George versuchte, die Situation zu verarbeiten. Da befand er sich mit einem halbnackten wunderschönen Mädchen auf einem Bett und hatte nichts anderes im Sinn, als ihre Schmerzen zu lindern und ihr zu helfen. Seine Gefühle für Nim waren neu und vertraut zugleich.
Der Nebel der Vergangenheit riß plötzlich auf. Sara hatte sich ähnlich ungezwungen in seiner Gegenwart benommen, hatte ihn gelenkt und von Anfang an keine körperliche Scheu gegenüber George gezeigt. Als sich damals Sara von George trennte, brach für ihn eine Welt zusammen. Es dauerte viele Monate bis er darüber hinweg kam. Trotzdem mochte er die Zeit mit Sara nicht missen. Sie war im hebräischen Sinne des Namens wirklich seine Fürstin oder Prinzessin. Er würde ihr Andenken immer und ewig mit sich herumtragen. Im Laufe der Jahre wuchs sie in seiner Erinnerung zur Ikone, zur Nymphe im altgriechischen Götterhimmel.
Mit diesen Gedanken hob George den Kopf, um wieder in das Hier und Jetzt zurückzufinden. Nim lag halbnackt und mit geschundenem Körper ruhig auf dem Rücken und beobachtete George interessiert.
Der fragte sich, warum ihm das „Eine“ gar nicht erst in den Sinn kam, obwohl er erst Minuten vorher auf der Treppe beim Anblick von Nims süßem Hintern in ihren engen Jeans an nichts anderes gedacht hatte. Sehr surreal und unwirklich, was da im Augenblick passierte, fand er.
So vorsichtig und zärtlich hatte George noch nie die Haut einer Frau berührt.

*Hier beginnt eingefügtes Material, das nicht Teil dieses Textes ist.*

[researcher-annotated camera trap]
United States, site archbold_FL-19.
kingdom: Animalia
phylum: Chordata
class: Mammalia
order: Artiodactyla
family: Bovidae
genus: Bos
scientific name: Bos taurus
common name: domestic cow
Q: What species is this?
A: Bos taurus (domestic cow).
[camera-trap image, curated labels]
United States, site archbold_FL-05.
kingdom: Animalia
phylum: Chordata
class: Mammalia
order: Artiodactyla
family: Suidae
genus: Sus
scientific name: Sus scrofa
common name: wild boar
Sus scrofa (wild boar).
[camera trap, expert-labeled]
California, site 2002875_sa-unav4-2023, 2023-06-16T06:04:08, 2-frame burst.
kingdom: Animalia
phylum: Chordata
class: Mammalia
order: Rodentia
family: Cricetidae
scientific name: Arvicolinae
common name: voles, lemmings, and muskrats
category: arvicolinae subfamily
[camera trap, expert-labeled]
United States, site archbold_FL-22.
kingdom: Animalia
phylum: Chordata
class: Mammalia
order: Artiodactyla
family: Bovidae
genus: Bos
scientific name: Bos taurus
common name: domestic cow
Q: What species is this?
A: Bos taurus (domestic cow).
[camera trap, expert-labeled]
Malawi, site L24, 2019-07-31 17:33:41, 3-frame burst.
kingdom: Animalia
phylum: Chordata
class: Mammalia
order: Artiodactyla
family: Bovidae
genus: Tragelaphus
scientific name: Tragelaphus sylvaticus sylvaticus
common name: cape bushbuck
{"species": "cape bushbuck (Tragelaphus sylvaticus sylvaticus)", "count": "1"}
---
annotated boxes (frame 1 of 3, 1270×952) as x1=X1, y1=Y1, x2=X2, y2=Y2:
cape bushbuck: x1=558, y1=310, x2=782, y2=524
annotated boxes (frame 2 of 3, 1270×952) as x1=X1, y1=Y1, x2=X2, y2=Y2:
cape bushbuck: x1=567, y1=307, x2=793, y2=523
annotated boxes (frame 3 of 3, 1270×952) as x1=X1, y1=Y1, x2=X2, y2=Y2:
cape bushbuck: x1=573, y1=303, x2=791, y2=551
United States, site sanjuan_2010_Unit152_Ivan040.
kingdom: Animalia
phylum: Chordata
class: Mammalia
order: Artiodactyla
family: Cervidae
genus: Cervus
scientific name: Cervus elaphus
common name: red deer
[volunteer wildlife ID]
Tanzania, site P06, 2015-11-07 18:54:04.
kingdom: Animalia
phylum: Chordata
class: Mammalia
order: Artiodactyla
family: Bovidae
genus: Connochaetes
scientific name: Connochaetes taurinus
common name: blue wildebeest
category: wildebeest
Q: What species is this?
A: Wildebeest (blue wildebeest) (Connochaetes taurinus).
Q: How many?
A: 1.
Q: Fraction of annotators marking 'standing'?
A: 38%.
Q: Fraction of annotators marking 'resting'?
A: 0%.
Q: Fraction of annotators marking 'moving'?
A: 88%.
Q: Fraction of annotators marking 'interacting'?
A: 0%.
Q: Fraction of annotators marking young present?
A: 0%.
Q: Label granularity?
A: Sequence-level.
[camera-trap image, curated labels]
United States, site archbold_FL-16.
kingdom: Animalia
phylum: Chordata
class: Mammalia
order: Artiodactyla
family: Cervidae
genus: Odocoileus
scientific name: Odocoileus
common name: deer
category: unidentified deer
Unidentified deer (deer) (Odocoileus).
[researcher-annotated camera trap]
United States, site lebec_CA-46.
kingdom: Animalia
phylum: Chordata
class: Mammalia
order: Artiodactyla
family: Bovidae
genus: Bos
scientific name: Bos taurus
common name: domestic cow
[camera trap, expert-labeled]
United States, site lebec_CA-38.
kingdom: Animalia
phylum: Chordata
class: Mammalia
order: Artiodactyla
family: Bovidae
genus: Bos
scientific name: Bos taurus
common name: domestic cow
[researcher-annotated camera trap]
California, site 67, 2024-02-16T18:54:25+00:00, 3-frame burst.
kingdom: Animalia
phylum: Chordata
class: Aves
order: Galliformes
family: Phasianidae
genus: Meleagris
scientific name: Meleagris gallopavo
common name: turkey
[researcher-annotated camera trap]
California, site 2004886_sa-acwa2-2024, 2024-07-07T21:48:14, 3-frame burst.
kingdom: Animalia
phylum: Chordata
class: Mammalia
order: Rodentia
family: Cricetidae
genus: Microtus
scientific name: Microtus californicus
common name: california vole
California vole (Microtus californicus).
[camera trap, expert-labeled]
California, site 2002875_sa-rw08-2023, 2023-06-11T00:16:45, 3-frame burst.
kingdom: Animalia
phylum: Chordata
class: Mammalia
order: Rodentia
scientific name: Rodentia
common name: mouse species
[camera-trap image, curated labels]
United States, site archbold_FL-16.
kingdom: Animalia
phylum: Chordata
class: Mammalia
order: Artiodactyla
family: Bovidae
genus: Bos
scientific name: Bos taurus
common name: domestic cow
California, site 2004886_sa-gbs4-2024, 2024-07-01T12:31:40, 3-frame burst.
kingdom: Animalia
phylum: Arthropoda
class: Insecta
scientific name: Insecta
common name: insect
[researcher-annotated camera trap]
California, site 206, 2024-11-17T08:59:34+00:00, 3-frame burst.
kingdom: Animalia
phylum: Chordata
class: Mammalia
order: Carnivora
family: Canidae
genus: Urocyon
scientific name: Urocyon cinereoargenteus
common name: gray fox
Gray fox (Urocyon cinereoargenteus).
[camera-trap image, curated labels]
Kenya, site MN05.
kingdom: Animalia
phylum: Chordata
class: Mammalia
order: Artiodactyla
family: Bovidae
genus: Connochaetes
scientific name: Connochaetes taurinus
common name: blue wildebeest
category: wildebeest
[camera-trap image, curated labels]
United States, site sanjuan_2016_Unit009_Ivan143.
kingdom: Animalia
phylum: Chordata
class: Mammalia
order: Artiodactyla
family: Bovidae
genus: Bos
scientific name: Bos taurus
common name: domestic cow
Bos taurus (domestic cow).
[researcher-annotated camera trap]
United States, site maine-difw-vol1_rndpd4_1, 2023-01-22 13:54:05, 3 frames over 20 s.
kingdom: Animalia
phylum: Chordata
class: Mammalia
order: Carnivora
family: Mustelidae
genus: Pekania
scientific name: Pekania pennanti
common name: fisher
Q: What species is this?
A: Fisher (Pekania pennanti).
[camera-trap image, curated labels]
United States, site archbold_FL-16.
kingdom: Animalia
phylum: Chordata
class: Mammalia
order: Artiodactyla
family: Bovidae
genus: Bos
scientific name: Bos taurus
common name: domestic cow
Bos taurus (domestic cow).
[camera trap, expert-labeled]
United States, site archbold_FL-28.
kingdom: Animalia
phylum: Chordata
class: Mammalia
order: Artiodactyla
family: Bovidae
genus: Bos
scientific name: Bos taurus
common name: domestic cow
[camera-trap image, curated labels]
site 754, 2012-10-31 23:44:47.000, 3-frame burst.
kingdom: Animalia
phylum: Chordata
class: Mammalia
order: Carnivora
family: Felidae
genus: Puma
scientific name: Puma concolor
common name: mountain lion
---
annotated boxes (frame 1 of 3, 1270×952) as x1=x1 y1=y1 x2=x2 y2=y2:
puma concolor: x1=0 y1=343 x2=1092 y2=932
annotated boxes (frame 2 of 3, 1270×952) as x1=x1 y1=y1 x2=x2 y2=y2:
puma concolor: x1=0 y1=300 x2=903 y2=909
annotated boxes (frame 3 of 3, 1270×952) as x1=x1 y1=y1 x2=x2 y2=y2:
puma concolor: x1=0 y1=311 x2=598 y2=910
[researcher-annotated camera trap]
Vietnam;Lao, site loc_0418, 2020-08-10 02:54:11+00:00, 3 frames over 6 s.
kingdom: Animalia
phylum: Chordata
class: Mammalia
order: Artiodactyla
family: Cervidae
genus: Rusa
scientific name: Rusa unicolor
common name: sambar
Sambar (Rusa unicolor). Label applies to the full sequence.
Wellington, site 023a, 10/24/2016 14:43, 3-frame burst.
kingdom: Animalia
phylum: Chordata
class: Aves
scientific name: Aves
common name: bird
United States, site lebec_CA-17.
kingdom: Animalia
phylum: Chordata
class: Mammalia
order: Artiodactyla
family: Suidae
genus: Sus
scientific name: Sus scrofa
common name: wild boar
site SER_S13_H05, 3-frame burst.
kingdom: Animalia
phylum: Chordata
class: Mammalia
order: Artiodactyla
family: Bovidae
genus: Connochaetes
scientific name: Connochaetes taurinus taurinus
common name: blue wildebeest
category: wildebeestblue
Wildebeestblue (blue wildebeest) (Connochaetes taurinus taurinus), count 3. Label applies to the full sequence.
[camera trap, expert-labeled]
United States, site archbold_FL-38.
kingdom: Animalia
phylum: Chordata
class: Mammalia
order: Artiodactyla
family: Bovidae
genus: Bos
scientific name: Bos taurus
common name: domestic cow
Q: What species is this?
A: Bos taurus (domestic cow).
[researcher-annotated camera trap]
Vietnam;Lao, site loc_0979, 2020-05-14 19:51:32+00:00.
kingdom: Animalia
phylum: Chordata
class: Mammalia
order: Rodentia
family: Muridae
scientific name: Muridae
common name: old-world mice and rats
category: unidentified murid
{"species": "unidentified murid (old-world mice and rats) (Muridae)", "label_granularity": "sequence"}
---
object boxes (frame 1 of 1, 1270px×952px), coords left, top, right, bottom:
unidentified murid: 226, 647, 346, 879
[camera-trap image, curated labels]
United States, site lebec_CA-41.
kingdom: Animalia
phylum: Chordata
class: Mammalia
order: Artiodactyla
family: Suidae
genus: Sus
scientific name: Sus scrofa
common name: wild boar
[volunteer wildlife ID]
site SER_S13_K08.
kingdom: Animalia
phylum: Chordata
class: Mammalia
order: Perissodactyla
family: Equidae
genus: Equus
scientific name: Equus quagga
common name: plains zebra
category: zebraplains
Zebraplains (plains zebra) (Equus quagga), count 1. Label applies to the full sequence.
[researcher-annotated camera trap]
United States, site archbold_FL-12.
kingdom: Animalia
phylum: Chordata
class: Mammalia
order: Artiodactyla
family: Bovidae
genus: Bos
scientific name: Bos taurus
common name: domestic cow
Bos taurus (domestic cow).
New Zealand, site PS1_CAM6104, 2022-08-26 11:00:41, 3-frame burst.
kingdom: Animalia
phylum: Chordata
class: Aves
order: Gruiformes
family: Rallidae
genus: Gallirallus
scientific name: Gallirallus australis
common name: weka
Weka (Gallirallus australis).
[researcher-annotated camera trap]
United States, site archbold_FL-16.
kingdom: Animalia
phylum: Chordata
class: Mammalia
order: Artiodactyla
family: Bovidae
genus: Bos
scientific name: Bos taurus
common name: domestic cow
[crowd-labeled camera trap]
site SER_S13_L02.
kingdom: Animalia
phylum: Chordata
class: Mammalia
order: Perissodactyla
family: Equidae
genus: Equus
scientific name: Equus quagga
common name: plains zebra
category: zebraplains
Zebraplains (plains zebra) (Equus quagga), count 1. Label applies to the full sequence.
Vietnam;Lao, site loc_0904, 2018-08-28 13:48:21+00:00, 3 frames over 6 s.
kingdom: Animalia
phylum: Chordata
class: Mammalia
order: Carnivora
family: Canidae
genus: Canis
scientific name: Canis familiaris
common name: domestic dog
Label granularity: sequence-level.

Er verteilte den gesamten Inhalt der Flasche auf Nims Körper, auch auf dem Rücken, außer an den Stellen, an denen sie ihr Höschen und den BH trug. Als er ihr linkes Schulterblatt berührte, spürte er wieder ein leichtes Vibrieren unter seiner Hand.
Als George das leere Fläschchen abstellte und seine Hand noch einen Augenblick unbewegt auf Nims Bauch ruhen ließ, öffnete sie die Augen, richtete sich halb auf und stützte sich auf ihre Ellenbogen.
„Ich war sicher, du gute Hände. Ich fühle mich… Wie sagt man…? Beschützt. Du dich sehr lieb um mich kümmern.“
George blickte versonnen auf seine Hände hinunter. Sara, seine längst Verflossene, hatte ihm einmal gesagt: „Weißt du, daß du sehr schöne Hände hast?“
Das war einer ihrer Sätze, die er nie vergessen würde.
Nim lächelte wieder zauberhaft und vermittelte den Eindruck, keine oder kaum noch Schmerzen zu haben. George schob das auf die Wirkung der Schmerztablette. Er war immer noch vollständig angezogen. Selbst seine Krawatte hatte er nur leicht am Hals gelockert.
„Du schönen Schlips. Elefanten gut. Rüssel nach oben. Das heißt viel Glück.“
Nun lächelte auch George wieder erleichtert. Er war froh, daß es Nim anscheinend wieder besser ging.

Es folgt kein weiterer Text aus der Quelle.